View Details | Table 2 Pfam and tblastn search of VPaI-1 embedded 24 genes |
The remaining 15 genes (VP0381, VP0382, VP0383, VP0384, VP0385, VP0389, VP0390, VP0391, VP0392, VP0393, VP0396, VP0397, VP0398, VP0401 and VP0403) encoded “hypothetical proteins” (Table 2). In order to infer functions of these proteins, we examined similarity with functional motifs in the Pfam database. One gene (VP0382) shows the sequence similarity to “Calcineurin-like phosphoesterase”, but the other 14 genes do not show any similarity to known functional motifs (Table 2).
To infer the origins of these 24 genes, we examined whether homologs of these genes exist in Bacteria and Archaea using tblastn (Table 2). Five hypothetical protein genes (VP0381, VP0384, VP0385, VP0396 and VP0397) are found in V. parahaemolyticus only and thus this analysis does not give any clues for their origins. The other seven genes (VP0380, VP0387, VP0388, VP0394, VP0395, VP0400 and VP0402) are present in 73 to over 100 strains of proteobacteria (α, β, γ, δ, ε), other phyla of Bacteria and Archaea, suggesting a relatively wide distribution and ancient origin of genes. Functions of these seven genes are related to DNA modifications, virulence, and antibiotic activity. The remaining 12 genes show sequence similarities with a limited number of strains (2–26 strains). In particular, seven (VP0389, VP0390, VP0391, VP0392, VP0393, VP0398 and VP0399) are distributed in two to seven γ-proteobacteria strains only including V. parahaemolyticus, V. vulnificus, V. fischeri, V. cholerae and Shewanella sp. Except for VP0399, which encodes a putative transcriptional regulator, encoding products were annotated as hypothetical proteins.
To examine whether presence or absence of genes are related to phylogenetic relationships of bacteria, the NJ tree based on 16S rRNA were constructed (Fig. 1). The topology does not change when a tree was constructed by using MP or ME method. Then the presence or absence of homologs of genes was examined along the phylogeny. The R-M system genes (VP0387, VP0388 and VP0395) are widely distributed within proteobacteria and other phyla of Bacteria and Archaea (Table 2, Fig. 1). The three genes of the R-M system are tandemly located on genomes in many species, such as Escherichia coli O157:H7 str.
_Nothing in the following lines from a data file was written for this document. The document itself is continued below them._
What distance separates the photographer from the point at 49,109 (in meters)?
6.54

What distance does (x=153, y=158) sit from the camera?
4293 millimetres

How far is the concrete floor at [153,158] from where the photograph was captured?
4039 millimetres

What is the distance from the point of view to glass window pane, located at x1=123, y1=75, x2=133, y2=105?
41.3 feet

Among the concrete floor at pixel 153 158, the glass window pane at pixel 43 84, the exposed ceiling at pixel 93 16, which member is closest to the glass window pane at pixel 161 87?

Sakai (locus tag: ECs5306–ECs5307–ECs5308), and Photobacterium profundum SS9 (locus tag: PBPRA1802–PBPRA1803–PBPRA1804). However, the arrangement of the R-M system genes in the VPaI-1 is different from that in other species. There is an insertion of six genes (VP0389 to VP0394) in the R-M system (Fig. 2b). Among the six genes, VP0394 shows a wide distribution over many species as mentioned above (Table 2, Fig. 1), while VP0393 is limited to V. cholerae and V. parahaemolyticus. Two (VP0389 and VP0391) of the remaining four genes are found in five and seven γ-proteobacteria strains, respectively (Table 2, Fig. 1), including V. vulnificus CMCP6 and Shewanella sp. MR-7, but VP0390 and VP0392 are found in the V. vulnificus CMCP6 and Shewanella sp. MR-7 only. Of the six inserted genes, four (VP0389, VP0390, VP0391 and VP0392) are shared with V. vulnificus CMCP6 and Shewanella sp. MR-7 strains (Fig. 1).
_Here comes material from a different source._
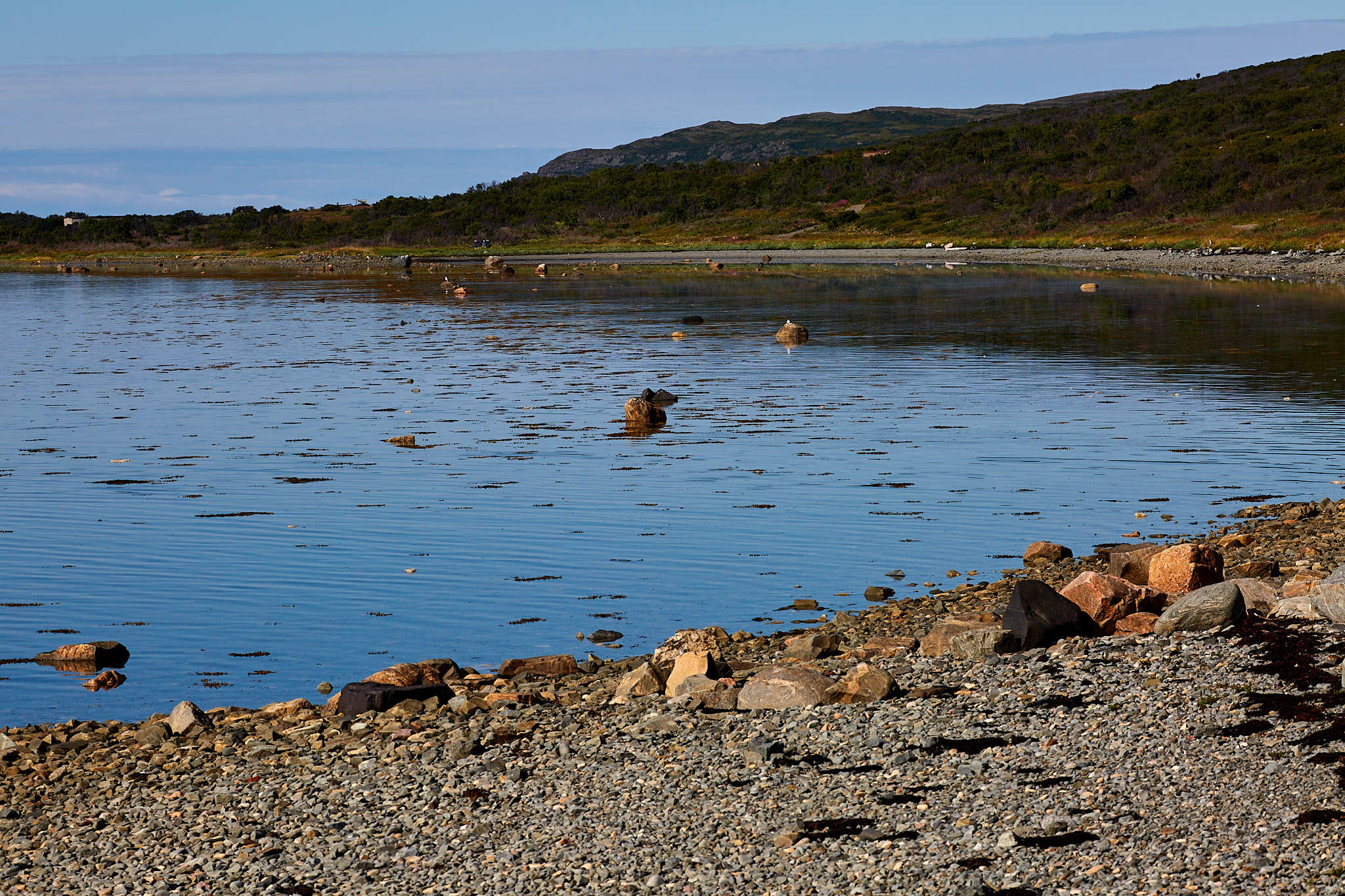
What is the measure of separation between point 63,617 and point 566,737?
729 cm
View Details | Fig. 1 The NJ tree based on 16S rRNA nucleotide sequences. Nucleotide sequences were from 26 bacterial strains (see Materials and Methods). The presence (circle) of homologs VP0389, VP0390, VP0391, VP0392, VP0394, and three R-M system genes are represented in a table on the right hand side of the tree. The scale bar (the number of nucleotide differences per site) is indicated at the bottom. Each black arrow indicates a cluster containing either Shewanellas or Vibrios. The symbol of “–” shows that presence or absence of homologs could not be judged because whole genome sequences are not determined. |
View Details | Fig. 2 Comparison of syntenic region between VPaI-1 and other bacterial genomes. (a): 21.3 kb region of V. vulnificus CMCP6 on chromosome 1 (2019690–2040995), (b): 22.3 kb region of V. parahaemolyticus RIMD2210633 in VPaI-1 on chromosome 1 (381054–403433), (c): 23.6 kb region of Shewanella sp. MR-7 on chromosome (3385038–3408685). Pentagon arrows represent annotated genes on whole genome databases, and annotated locus tags were shown above or below the arrows. Arrows without the tag indicates that ORF was detected in this study. Open pentagon arrows represent that there are no homolog in compared regions among three species. Pentagon arrows in the same color represent that homolog in the region among three species. Shaded pentagon arrows indicate a subset of R-M system genes. Broken lines show the syntenic region among three species. |
We used the dotter program in order to compare the sequence and structural similarity of the region containing the four genes and R-M system genes shared by V. parahaemolyticus, V. vulnificus, and Shewanella sp. Comparisons were made between VPaI-1 in V. parahaemolyticus and the corresponding region in V. vulnificus (Fig. 3a) as well as between VPaI-1 and the corresponding region in Shewanella sp. (Fig. 3b). The result showed that, in both cases, there were quite clear homology in a middle of VPaI-1 and that the region contains exactly the four genes and the three R-M system genes (Fig. 2a, 2b, 2c), suggesting the synteny of the region (the syntenic region). Since the syntenic region is observed only the three species (Fig. 2, Fig. 3), this region including four genes (VP0389, VP0390, VP0391 and VP0392) in V. parahaemolyticus shares the common ancestor with Shewanella sp. MR-7.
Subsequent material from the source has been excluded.